• [Problem statement]:
Set down precisely the lines from the line with "CAMISETA CHINO PARA TRUMP" through the end of the material, inclusive, and no pictures.

********

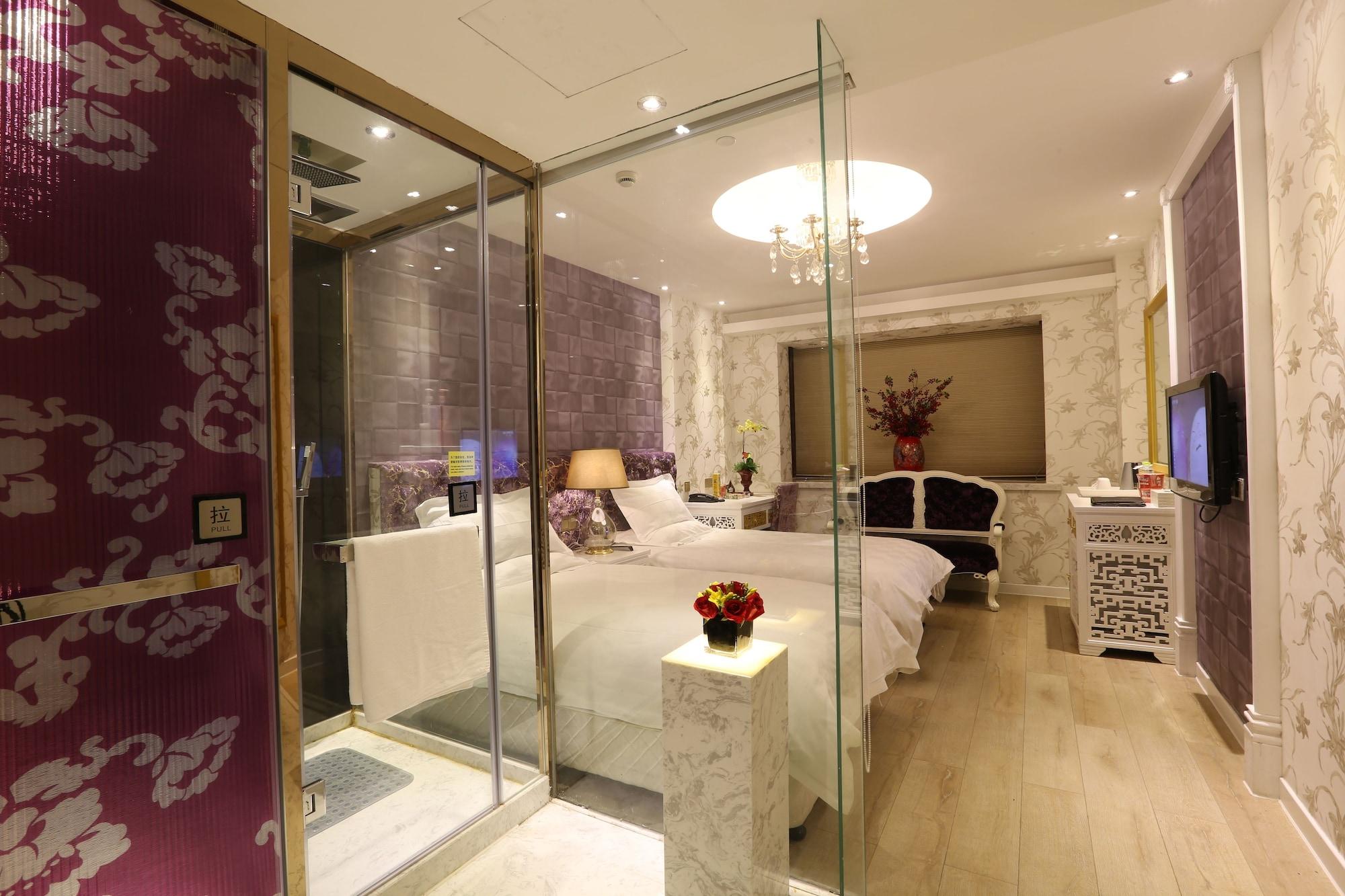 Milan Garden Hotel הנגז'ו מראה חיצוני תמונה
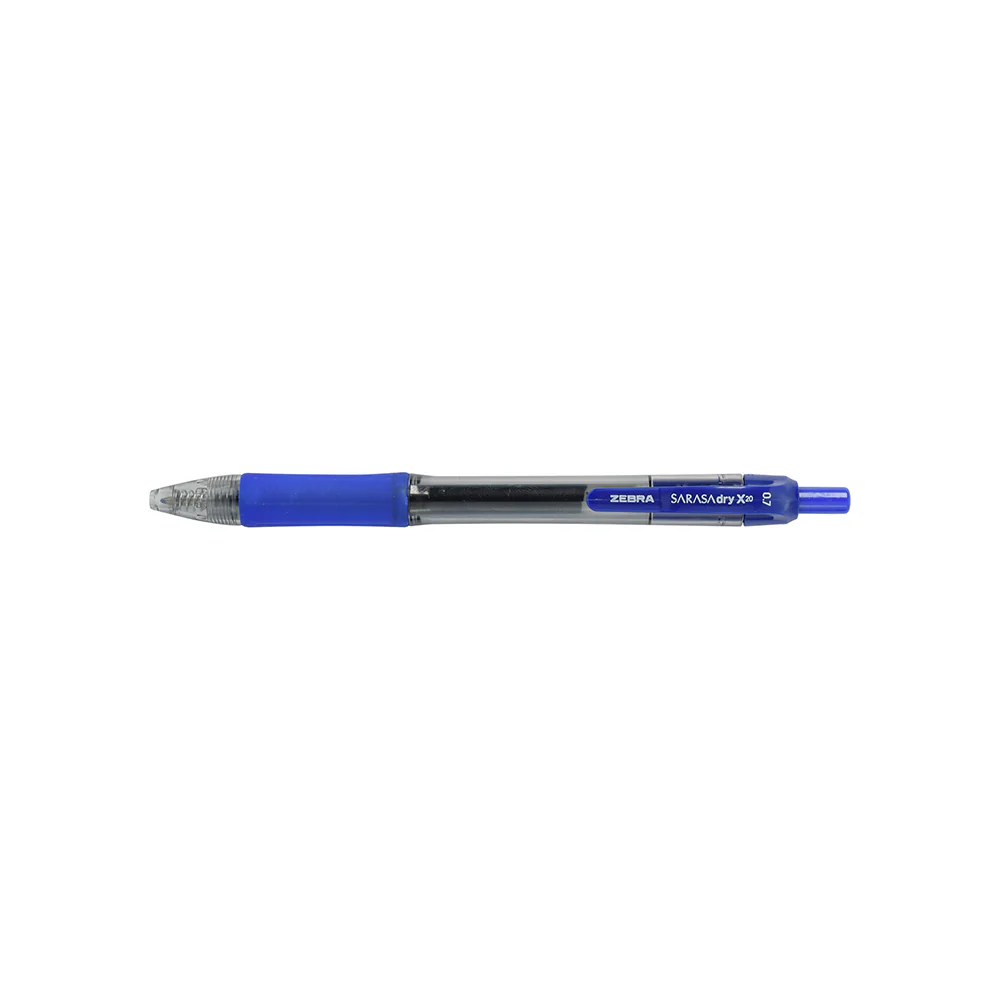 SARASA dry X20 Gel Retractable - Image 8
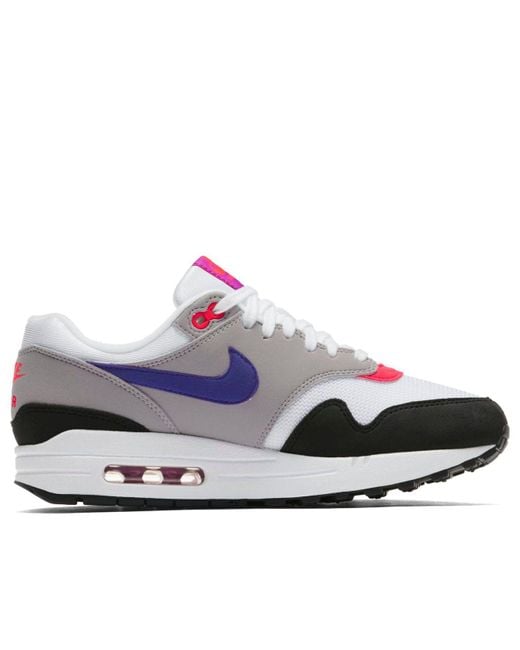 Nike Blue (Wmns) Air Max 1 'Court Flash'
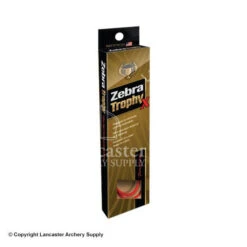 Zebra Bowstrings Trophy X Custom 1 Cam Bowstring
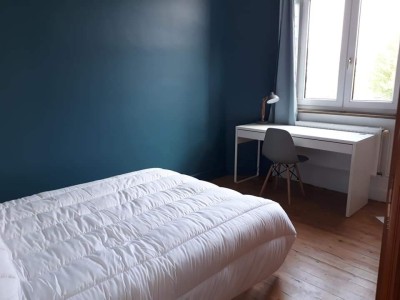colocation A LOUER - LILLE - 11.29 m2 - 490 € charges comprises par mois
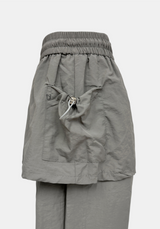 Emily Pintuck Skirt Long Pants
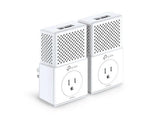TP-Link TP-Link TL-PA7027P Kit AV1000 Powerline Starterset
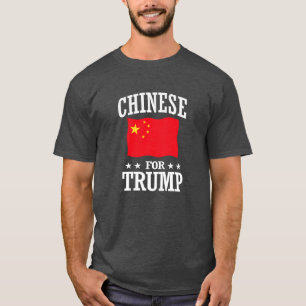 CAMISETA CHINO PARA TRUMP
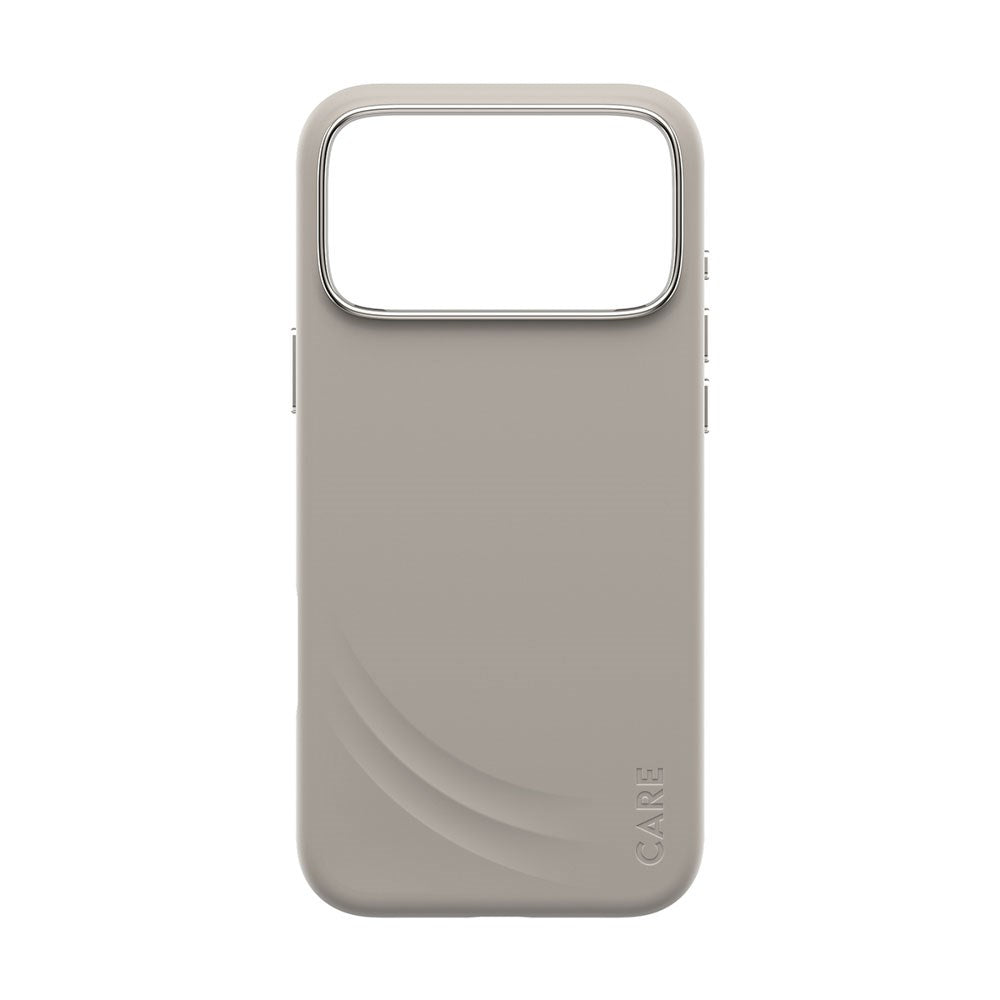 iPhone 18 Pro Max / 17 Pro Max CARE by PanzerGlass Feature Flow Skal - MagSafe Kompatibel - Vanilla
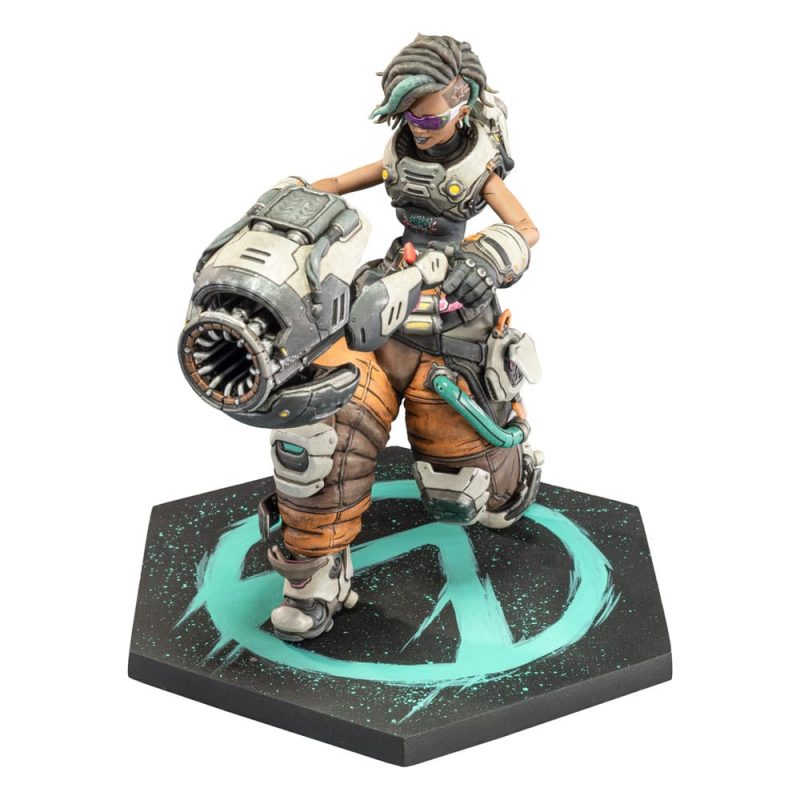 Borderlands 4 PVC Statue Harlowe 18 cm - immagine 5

********

• [Problem solution]:
 CAMISETA CHINO PARA TRUMP
 iPhone 18 Pro Max / 17 Pro Max CARE by PanzerGlass Feature Flow Skal - MagSafe Kompatibel - Vanilla
 Borderlands 4 PVC Statue Harlowe 18 cm - immagine 5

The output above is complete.